----- PROVIDED PASSAGE -----

Monthly Archives: January 2022

Sarah Jane Gray

In my efforts to trace my family history, my maternal great Grandfather, Ed Wilkins has been a stumbling block.  As I have written previously, he shows up at 18 in Plymouth County as a farm worker. Despite eventually becoming a modest success in both his own business and personal life, the only information he ever reveals in censuses or other formal documents about his past is that he and his parents were born in Missouri.  No searches turn up anything further.  It is as though a whole branch of the family tree had been lopped off.

There was some unsupported suggestion in one family tree that his mother’s name was Sarah Jane Gray.  Trying to connect her with either Ed or Missouri, though, was a bit tenuous.  There was a J. Wilkins married to a Sarah, with one child Mary, in Arkansas, and Wilkins had listed his birth state as Missouri, but that was it.  It addition, on searches for Sarah Jane Wilkins, the name Sarah Puck kept coming up, but, again, I could find no way to connect her to Ed. For quite a while, I gave up.

Last year, I had a DNA test done with Ancestry.com in order to see if there were any links to people in my family tree, and a small amount of DNA that linked to decedents of Sarah Jane Gray turned up.  I decided to renew my search , this time also looking deeper in to Sarah Jane Puck, though she had apparently been married to James Puck for over 40 years. What caught my eye, though, was that the Puck family lived in Sioux City, Iowa, which is where my grandfather, Victor Wilkins, Ed’s son, had been born, so there was a potential connection. 

A much stronger bit of evidence came through when I found a document that was a delayed birth certificate for Mable Puck.  Mable’s mother was listed as Sarah Jane Gray, born in Arkansas and her father as James Puck.  The document was signed by a Mary Emma Flinn who identified herself as Mable’s sister. Ordinarily, this would be no surprise because Flinn was probably Mary’s married surname.  Oddly, though, Mary was not listed in any census as a child of Sarah and/or James, though, Mable was.  What did ring a bell, though was that the Sarah married to J. Wilkins in Arkansas had a daughter named Mary and their ages matched.  Further research on Mary Flinn revealed that her husbands name was Matthew Flinn, and even more importantly, on a record of the marriage of their son, Frank, the name of his mother was listed as Mary Wilkins.  Finally, Mary Emma Wilkins’ obituary lists her father as Joseph Wilkinson born in Herbeyville, MO and Sarah Jane Gray of Benton, Arkansas as her parents. .  Thus, the connection between   Sarah Jane Gray, Mary Emma Wilkins, and seems pretty solid.

----- PROVIDED INFORMATION -----

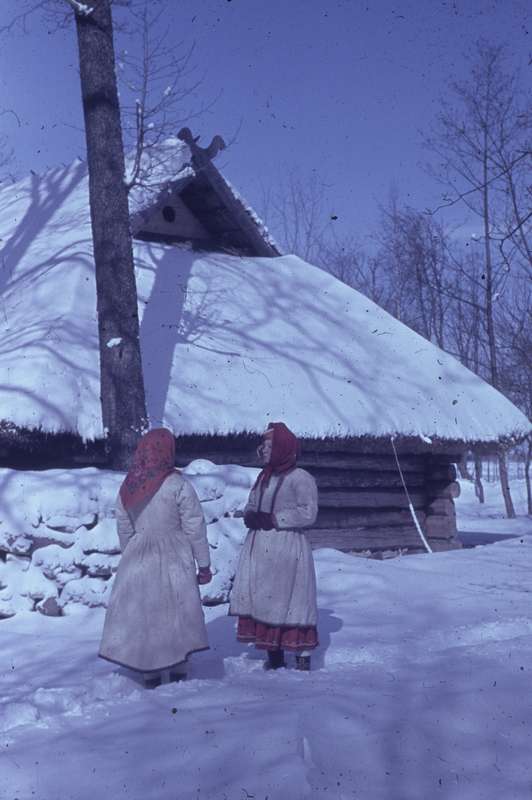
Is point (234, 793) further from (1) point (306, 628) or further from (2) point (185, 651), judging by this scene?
(1) point (306, 628)

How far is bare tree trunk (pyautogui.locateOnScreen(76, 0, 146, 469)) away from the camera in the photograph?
26.0 feet

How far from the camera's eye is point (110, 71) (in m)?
8.53

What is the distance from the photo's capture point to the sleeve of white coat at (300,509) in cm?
545

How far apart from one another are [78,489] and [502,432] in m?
6.96

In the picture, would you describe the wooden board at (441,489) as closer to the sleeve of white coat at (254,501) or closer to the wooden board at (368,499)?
the wooden board at (368,499)

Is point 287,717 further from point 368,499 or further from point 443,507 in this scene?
point 443,507

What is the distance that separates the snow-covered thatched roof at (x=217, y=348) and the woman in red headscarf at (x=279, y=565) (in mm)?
2873

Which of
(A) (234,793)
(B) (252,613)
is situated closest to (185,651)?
(B) (252,613)

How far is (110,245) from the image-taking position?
8281 millimetres

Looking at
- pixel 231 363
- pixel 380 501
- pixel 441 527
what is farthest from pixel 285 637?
pixel 441 527

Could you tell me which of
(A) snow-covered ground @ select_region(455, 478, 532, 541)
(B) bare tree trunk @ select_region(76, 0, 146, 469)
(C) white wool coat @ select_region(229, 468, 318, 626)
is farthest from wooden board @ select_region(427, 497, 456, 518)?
(A) snow-covered ground @ select_region(455, 478, 532, 541)

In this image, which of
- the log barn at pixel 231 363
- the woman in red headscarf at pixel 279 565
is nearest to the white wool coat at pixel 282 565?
the woman in red headscarf at pixel 279 565

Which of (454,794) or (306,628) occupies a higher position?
(306,628)

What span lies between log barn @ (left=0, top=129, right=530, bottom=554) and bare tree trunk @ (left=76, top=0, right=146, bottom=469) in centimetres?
21
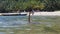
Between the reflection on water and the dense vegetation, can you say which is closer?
the reflection on water

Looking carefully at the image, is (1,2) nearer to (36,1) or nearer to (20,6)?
(20,6)

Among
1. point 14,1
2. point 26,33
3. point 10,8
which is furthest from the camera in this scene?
point 14,1

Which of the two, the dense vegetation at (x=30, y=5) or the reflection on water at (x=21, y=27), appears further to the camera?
the dense vegetation at (x=30, y=5)

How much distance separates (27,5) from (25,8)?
3.10ft

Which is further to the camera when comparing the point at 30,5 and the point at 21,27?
the point at 30,5

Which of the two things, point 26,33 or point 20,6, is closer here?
point 26,33

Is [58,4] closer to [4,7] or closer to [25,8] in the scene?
[25,8]

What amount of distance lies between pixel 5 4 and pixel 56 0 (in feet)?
30.3

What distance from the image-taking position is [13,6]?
38062mm

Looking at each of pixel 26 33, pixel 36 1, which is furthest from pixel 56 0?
pixel 26 33

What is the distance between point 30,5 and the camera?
3834 centimetres

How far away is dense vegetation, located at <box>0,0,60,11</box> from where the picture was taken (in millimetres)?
→ 37519

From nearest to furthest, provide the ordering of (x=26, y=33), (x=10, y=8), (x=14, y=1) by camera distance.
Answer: (x=26, y=33) → (x=10, y=8) → (x=14, y=1)

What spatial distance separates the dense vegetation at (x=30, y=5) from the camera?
37.5 meters
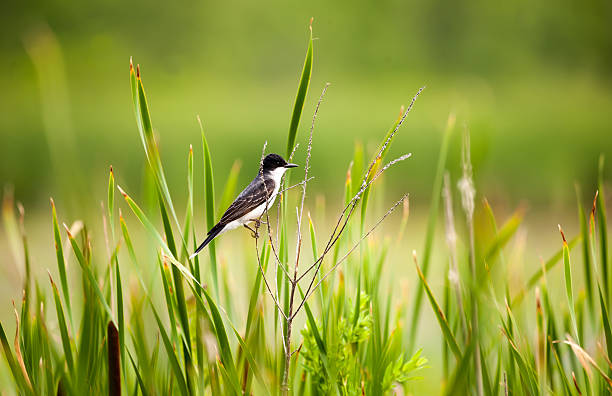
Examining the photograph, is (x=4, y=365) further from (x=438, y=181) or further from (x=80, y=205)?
(x=438, y=181)

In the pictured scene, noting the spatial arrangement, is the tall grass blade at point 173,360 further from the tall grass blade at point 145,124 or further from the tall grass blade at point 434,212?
the tall grass blade at point 434,212

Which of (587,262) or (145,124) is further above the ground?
(145,124)

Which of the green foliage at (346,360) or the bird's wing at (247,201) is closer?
the green foliage at (346,360)

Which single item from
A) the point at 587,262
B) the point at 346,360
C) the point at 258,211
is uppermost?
the point at 258,211

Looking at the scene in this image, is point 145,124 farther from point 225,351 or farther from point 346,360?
point 346,360

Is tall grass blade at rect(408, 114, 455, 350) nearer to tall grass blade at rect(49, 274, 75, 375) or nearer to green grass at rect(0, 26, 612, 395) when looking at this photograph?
green grass at rect(0, 26, 612, 395)

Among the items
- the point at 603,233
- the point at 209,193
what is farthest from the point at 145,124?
the point at 603,233

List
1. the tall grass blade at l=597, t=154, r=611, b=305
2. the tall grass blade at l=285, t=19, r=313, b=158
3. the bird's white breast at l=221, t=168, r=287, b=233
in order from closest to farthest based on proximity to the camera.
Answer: the tall grass blade at l=285, t=19, r=313, b=158
the tall grass blade at l=597, t=154, r=611, b=305
the bird's white breast at l=221, t=168, r=287, b=233

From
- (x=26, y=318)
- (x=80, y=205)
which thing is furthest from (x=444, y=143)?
(x=26, y=318)

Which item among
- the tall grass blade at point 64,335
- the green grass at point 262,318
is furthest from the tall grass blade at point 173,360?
the tall grass blade at point 64,335

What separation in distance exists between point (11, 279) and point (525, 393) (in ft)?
2.24

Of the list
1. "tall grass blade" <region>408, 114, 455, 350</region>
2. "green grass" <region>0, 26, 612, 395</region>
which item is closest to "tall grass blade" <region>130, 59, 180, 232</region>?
"green grass" <region>0, 26, 612, 395</region>

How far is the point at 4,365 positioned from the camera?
2.29 ft

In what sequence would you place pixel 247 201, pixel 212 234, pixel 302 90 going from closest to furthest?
pixel 302 90, pixel 212 234, pixel 247 201
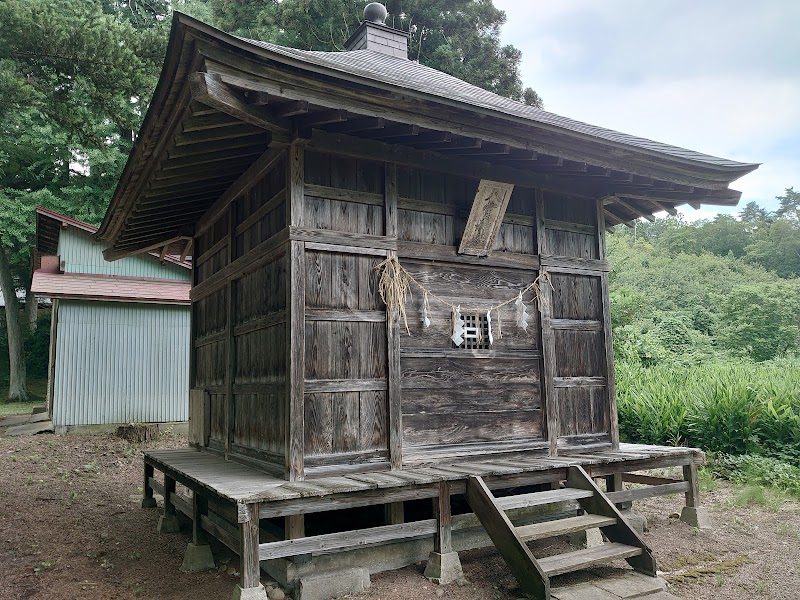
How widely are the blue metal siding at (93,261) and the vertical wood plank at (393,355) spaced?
11.0m

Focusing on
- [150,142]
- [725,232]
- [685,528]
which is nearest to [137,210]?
[150,142]

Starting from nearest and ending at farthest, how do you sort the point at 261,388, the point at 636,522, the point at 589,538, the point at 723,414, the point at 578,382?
the point at 261,388
the point at 589,538
the point at 636,522
the point at 578,382
the point at 723,414

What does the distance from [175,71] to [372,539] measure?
4069 mm

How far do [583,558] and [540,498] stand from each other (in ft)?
2.41

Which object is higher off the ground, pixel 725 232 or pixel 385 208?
pixel 725 232

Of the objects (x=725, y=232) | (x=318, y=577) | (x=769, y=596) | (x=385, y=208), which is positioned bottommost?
(x=769, y=596)

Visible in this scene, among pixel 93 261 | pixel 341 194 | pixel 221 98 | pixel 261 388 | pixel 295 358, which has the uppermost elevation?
pixel 93 261

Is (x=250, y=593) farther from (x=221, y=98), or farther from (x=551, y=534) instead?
(x=221, y=98)

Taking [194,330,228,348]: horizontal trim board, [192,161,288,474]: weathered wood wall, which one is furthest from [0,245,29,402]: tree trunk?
[192,161,288,474]: weathered wood wall

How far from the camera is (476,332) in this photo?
665 cm

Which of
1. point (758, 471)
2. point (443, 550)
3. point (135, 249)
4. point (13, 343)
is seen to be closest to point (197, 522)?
point (443, 550)

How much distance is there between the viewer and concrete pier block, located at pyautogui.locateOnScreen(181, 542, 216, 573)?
20.3 ft

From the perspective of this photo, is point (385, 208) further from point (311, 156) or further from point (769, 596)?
point (769, 596)

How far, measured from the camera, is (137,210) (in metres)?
7.88
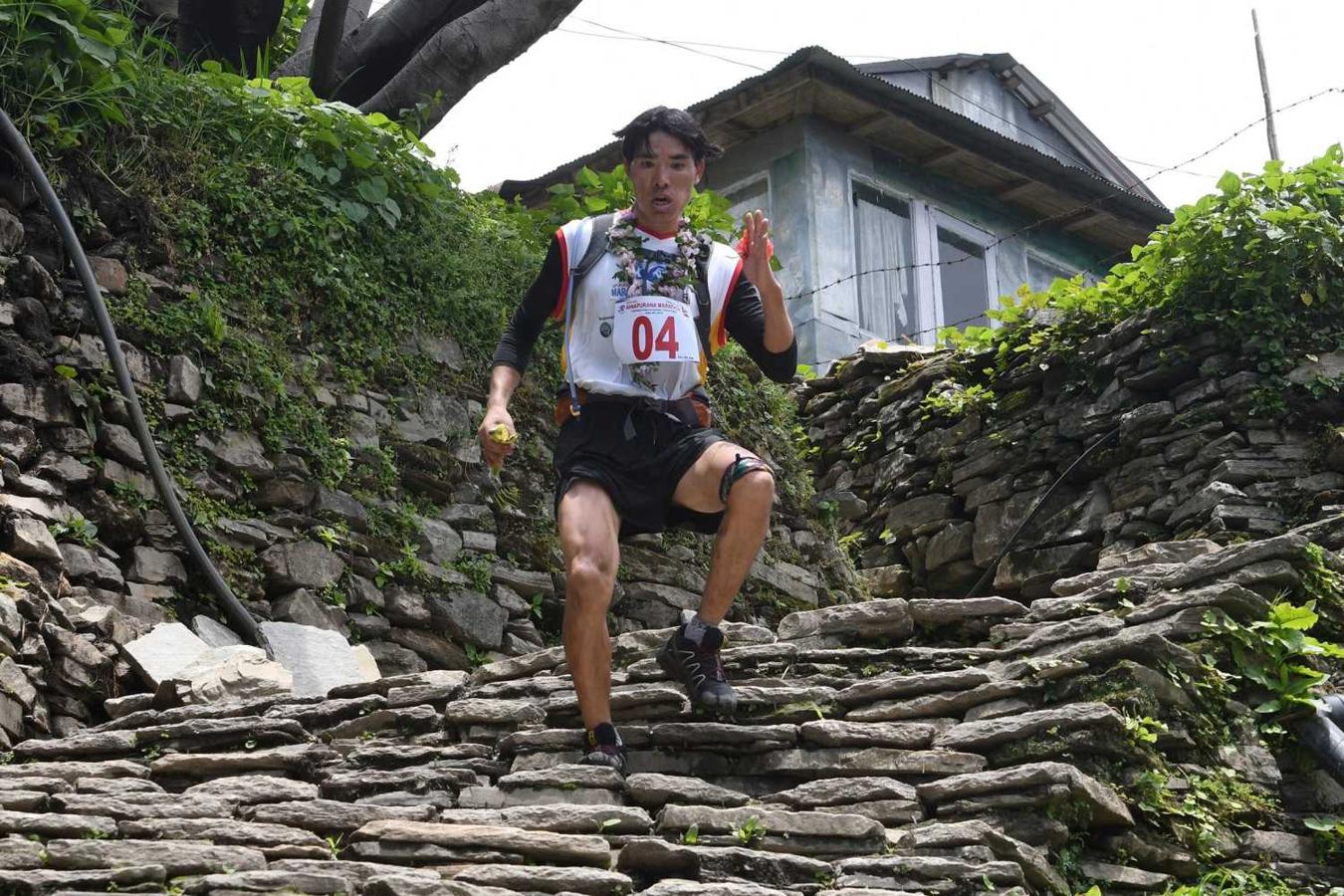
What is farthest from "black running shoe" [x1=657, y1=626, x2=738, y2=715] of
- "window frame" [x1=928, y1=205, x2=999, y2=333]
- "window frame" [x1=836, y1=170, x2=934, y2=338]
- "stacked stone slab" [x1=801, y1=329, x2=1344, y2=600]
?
"window frame" [x1=928, y1=205, x2=999, y2=333]

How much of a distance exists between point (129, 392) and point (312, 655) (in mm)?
1325

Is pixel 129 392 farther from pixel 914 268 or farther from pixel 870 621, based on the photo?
pixel 914 268

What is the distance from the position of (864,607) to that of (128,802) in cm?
260

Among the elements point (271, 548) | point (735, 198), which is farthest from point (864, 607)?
point (735, 198)

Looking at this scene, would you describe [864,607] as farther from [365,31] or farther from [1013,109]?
[1013,109]

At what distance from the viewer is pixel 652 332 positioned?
5594mm

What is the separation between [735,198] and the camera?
15.2 m

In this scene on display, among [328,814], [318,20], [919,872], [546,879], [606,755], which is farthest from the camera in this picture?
[318,20]

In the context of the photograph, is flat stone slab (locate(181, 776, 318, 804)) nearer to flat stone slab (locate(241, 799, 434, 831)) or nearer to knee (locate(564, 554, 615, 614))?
flat stone slab (locate(241, 799, 434, 831))

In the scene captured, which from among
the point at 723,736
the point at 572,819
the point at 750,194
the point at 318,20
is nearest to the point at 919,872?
the point at 572,819

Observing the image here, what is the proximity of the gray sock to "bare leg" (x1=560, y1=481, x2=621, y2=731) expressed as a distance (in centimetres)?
33

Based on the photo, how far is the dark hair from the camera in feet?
18.7

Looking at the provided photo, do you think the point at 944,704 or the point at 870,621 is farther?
Result: the point at 870,621

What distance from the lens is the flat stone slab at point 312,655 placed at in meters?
7.11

-----

EXERCISE TASKS –
(1) In the passage on Sarah Jane Gray, where was Victor Wilkins born?
(2) Repeat the passage on Sarah Jane Gray starting at "In my efforts" and ending at "been lopped off.".

TASK RESULTS –
(1) Sioux City, Iowa

(2)
In my efforts to trace my family history, my maternal great Grandfather, Ed Wilkins has been a stumbling block.  As I have written previously, he shows up at 18 in Plymouth County as a farm worker. Despite eventually becoming a modest success in both his own business and personal life, the only information he ever reveals in censuses or other formal documents about his past is that he and his parents were born in Missouri.  No searches turn up anything further.  It is as though a whole branch of the family tree had been lopped off.